La premier e leader di Fratelli d'Italia, Giorgia Meloni e la segretaria del Pd, Elly Schlein
C’è una linea di ambiguità di fondo che accomuna in queste settimane Giorgia Meloni e Elly Schlein e che incide, sia pure con effetti differenti, sul posizionamento europeo e internazionale dell’Italia. Oltre che sugli assetti dei rispettivi partiti e coalizioni.
La premier si trova al centro di una duplice sfida: tenere insieme una maggioranza che vede la presenza di due vicepremier su posizioni opposte: Matteo Salvini, dichiaratamente anti-europeista e trumpiano, che considera Emmanuel Macron e Ursula von der Leyen due guerrafondai e Volodimyr Zelensky un ostacolo alla pace, e Antonio Tajani, che, come il Ppe, di cui fa parte, guarda a Bruxelles come al motore primo della politica estera europea.
Evidente la difficoltà di Meloni che, di suo, deve fare i conti “anche” con una cultura politica e un partito allineati su posizioni trumpiane, nonostante il significativo percorso da lei compiuto, di cui il costante sostegno all’Ucraina e, da ultimo, il sì dell’Italia al Piano ReArmEu, in sede di Consiglio europeo, sono certamente due risultati di tutto rilievo. Ma oggi andare oltre e, dunque, arrivare alla coalizione dei volenterosi di Macron e Starmer appare difficile.

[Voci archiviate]
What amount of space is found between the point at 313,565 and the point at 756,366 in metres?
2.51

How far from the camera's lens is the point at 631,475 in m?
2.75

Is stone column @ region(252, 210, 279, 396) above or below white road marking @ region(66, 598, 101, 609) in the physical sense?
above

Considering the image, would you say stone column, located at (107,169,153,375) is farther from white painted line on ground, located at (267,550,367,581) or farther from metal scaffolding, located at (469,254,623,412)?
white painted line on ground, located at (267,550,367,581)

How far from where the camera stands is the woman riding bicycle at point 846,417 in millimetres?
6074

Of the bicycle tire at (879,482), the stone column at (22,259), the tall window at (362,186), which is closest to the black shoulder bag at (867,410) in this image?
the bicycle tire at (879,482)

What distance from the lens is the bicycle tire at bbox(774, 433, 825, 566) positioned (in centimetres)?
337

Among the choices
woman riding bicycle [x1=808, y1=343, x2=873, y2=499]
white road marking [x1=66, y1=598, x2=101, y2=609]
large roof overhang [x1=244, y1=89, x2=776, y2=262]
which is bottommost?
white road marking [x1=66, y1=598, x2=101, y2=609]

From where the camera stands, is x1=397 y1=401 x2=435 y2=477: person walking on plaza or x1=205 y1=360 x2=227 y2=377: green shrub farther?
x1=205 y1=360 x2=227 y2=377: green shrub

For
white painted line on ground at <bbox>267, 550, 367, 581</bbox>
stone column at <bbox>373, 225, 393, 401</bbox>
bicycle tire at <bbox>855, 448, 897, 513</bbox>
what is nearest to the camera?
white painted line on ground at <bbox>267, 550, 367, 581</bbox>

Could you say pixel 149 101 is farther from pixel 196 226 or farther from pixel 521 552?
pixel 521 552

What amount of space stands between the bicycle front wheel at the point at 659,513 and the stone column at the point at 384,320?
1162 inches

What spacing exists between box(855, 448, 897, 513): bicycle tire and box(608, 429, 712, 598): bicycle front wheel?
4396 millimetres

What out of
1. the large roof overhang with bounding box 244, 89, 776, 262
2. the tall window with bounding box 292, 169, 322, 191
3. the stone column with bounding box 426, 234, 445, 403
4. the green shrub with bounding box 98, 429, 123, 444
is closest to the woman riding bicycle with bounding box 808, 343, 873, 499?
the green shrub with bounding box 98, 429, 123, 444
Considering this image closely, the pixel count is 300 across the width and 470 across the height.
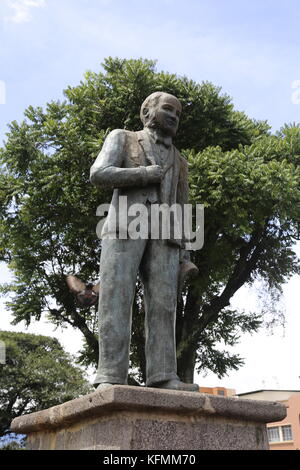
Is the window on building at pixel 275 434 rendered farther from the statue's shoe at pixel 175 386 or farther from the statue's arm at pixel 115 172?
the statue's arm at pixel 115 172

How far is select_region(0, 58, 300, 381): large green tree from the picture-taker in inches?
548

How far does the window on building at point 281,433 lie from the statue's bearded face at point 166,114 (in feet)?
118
==
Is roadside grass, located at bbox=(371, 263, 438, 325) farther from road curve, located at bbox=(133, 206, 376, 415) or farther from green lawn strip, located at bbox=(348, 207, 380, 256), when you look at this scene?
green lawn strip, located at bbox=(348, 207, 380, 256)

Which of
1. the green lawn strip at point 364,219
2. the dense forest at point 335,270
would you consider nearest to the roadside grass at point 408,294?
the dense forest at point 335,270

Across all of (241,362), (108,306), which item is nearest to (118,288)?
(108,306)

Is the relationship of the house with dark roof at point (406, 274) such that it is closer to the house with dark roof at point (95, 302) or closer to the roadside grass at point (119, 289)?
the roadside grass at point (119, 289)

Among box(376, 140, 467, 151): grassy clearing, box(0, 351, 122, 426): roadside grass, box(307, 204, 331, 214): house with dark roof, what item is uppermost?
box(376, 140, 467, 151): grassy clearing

▶ **Domande**
A - Elenca tutte le persone nominate nel testo sulla politica italiana, riportando i nomi come vi compaiono.
B - Nel testo sulla politica italiana, trasforma in un breve elenco puntato il paragrafo che comincia con "La premier si trova al centro", mantenendone i fatti principali.
C - Prosegui il testo sulle posizioni di Meloni e Schlein, partendo dopo la sua ultima frase.

▶ **Risposte date**
A -
- Giorgia Meloni
- Elly Schlein
- Matteo Salvini
- Emmanuel Macron
- Ursula von der Leyen
- Volodimyr Zelensky
- Antonio Tajani
- Starmer

B -
- Meloni deve tenere insieme una maggioranza con due vicepremier su posizioni opposte.
- Matteo Salvini è anti-europeista e trumpiano. Considera Macron e von der Leyen due guerrafondai e Zelensky un ostacolo alla pace.
- Antonio Tajani, come il Ppe di cui fa parte, vede in Bruxelles il motore primo della politica estera europea.

C -
Di segno opposto, per molteplici versi, è il cammino della leader del Nazareno. Perché, se c’era un punto fermo nella constituency prima dell’Ulivo e poi del Pd, questo era rappresentato dall’ancoraggio strategico all’Europa, a Bruxelles e al socialismo continentale. Ebbene, in men che non si dica, Schlein ha di fatto archiviato un pezzo del Dna di quel partito per andare verso una indistinta e irenica posizione movimentista e pacifista. Anche a costo di una doppia, rilevante rottura che, per quanto possa essere dissimulata, resta visibilissima: sia con tutti gli altri partiti socialisti e socialdemocratici europei sia con padri nobili come Romano Prodi e Pierluigi Castagnetti. Per non dire della distanza ideale e politica che si registra con il Presidente Sergio Mattarella.
Il risultato complessivo di queste ambiguità è, in ogni caso, quello di un Paese che si defila di fronte a un tornante della storia. Una condizione di equivocità che solo grazie al ruolo determinato del Capo dello Stato finiremo, forse, per non pagare al tavolo del futuro assetto del mondo.